昨日の続きです。
つまりは健康保険法施行規則第四十七条で規定されている「被保険者証の交付」の該当部分を省令改正してしまおうと考えているのかもしれません。
しかしこのままマイナンバーカードの普及が進まないまま強引に「改正」すれば大混乱は必至です。
今、保険医療機関には専用システムの導入圧力がかかっています。
そもそもマイナンバーカードそのものの取得率はこれまでブログでもお示しした通りやっと半数です。
マイナンバーカードの読み取り機を導入した医療機関や薬局は6万4965施設で、目標の20万施設の32.5%にとどまっています。
そこで政府は保険証の「廃止」に先立って、まず保険医療機関と保険薬局に圧力をかけることにしました。
療養担当規則(これに違反した保険医療機関は保険指定の取り消しにさえされ得る規則)の「改正」によって来年4月より、患者が「マイナ保険証」で受給資格の確認を求めた際にはオンラインで資格確認できるシステムを整備することを原則義務化したのです。
このシステム導入を拒んだ医療機関は、最悪の場合、保険指定取り消しという厳しい対処もされかねなくなるという、極めて高圧的な指導です。
「取り消し」をチラつかされた医療機関は、維持費を覚悟してやむなく導入するか、廃業を選択せざるを得なくなってしまいます。
コロナ禍が終息したとはいえぬ今、そのような現場に大混乱をもたらす政策は常識的にやってはならない「禁じ手」なのです。
ただ仮にすべての保険医療機関がそのように変わったとしても、現行の健康保険証が使用できなくなるわけではありません。
あくまでも医療機関側に「マイナ保険証」に対応するよう求めるものであって、前回のブログでお示ししたように現行の健康保険証を受け入れてはならないとするものではないからです。

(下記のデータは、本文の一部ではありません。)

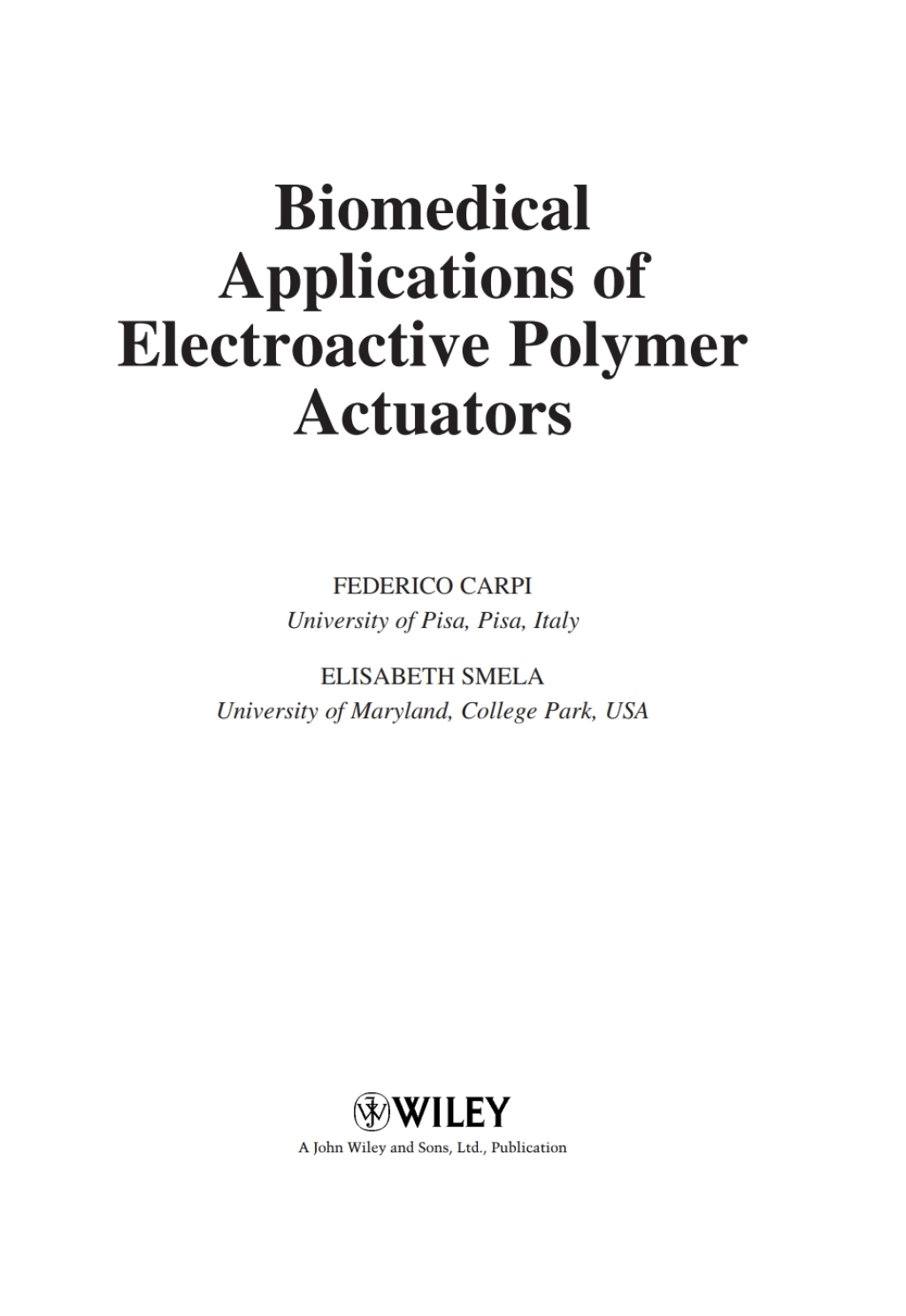 Biomedical Applications of Electroactive Polymer Actuators 1st Edition ...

これまでの健康保険証でも一切問題なく使い続けることができるので、「早く『マイナ保険証』を作らねば」などと慌てる必要はまったくないと思います。
そもそも「マイナ保険証」にしたいと思っても、スマホやパソコンを使える人でないと困難です。
それ以前に、マイナンバーカード未取得の場合は、まずそこから始めなくてはいけません。
これもやはりこれらの機器をある程度使えない人には難しいのです。
高齢者や障がい者といった医療機関を利用する頻度が高い人こそ、その困難に直面してしまいます。
このような人が国民の中に大きく残っているかぎり、現行の健康保険証を廃止になどできるはずがないのです。